[BEGIN Given data]

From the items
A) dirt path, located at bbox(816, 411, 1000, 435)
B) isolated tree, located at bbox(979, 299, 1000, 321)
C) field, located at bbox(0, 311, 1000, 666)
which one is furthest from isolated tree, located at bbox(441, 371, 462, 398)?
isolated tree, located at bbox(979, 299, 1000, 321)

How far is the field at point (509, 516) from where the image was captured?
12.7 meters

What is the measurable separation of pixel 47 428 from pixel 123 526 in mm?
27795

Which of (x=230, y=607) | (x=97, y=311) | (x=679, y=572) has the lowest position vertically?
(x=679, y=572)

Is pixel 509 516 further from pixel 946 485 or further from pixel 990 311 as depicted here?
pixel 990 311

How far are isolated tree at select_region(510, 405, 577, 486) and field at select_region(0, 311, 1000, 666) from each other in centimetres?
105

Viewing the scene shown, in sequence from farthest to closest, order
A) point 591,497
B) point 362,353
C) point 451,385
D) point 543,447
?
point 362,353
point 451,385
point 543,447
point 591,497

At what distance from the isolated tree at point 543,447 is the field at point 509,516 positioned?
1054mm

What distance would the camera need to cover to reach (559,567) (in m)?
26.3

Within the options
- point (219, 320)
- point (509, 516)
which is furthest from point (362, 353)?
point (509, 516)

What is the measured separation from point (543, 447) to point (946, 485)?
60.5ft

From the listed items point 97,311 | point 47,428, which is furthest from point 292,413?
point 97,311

[END Given data]

Problem requirements: Can you print every line of the listing above word for word, with nothing altered?

Exercise answer:
From the items
A) dirt path, located at bbox(816, 411, 1000, 435)
B) isolated tree, located at bbox(979, 299, 1000, 321)
C) field, located at bbox(0, 311, 1000, 666)
which one is furthest from isolated tree, located at bbox(441, 371, 462, 398)?
isolated tree, located at bbox(979, 299, 1000, 321)

How far is the field at point (509, 516) from where the image was captured?
12.7 meters

What is the measurable separation of pixel 47 428 from pixel 123 526 in mm?
27795

Which of (x=230, y=607) | (x=97, y=311) | (x=679, y=572) has the lowest position vertically?
(x=679, y=572)

Is pixel 509 516 further from pixel 946 485 or further from pixel 990 311 as depicted here?
pixel 990 311

How far are isolated tree at select_region(510, 405, 577, 486) and field at select_region(0, 311, 1000, 666) from each other in centimetres?
105

Viewing the scene shown, in sequence from farthest to closest, order
A) point 591,497
B) point 362,353
C) point 451,385
D) point 543,447
?
point 362,353
point 451,385
point 543,447
point 591,497

At what distance from the isolated tree at point 543,447 is the field at point 509,516 positioned?
1054mm

What distance would the camera need to cover to reach (559,567) (in m)?
26.3

Within the options
- point (219, 320)
- point (509, 516)
which is furthest from point (362, 353)?
point (509, 516)

What is the measured separation from point (543, 447) to point (946, 485)?
60.5ft

From the listed items point 97,311 | point 47,428, which is furthest from point 292,413?
point 97,311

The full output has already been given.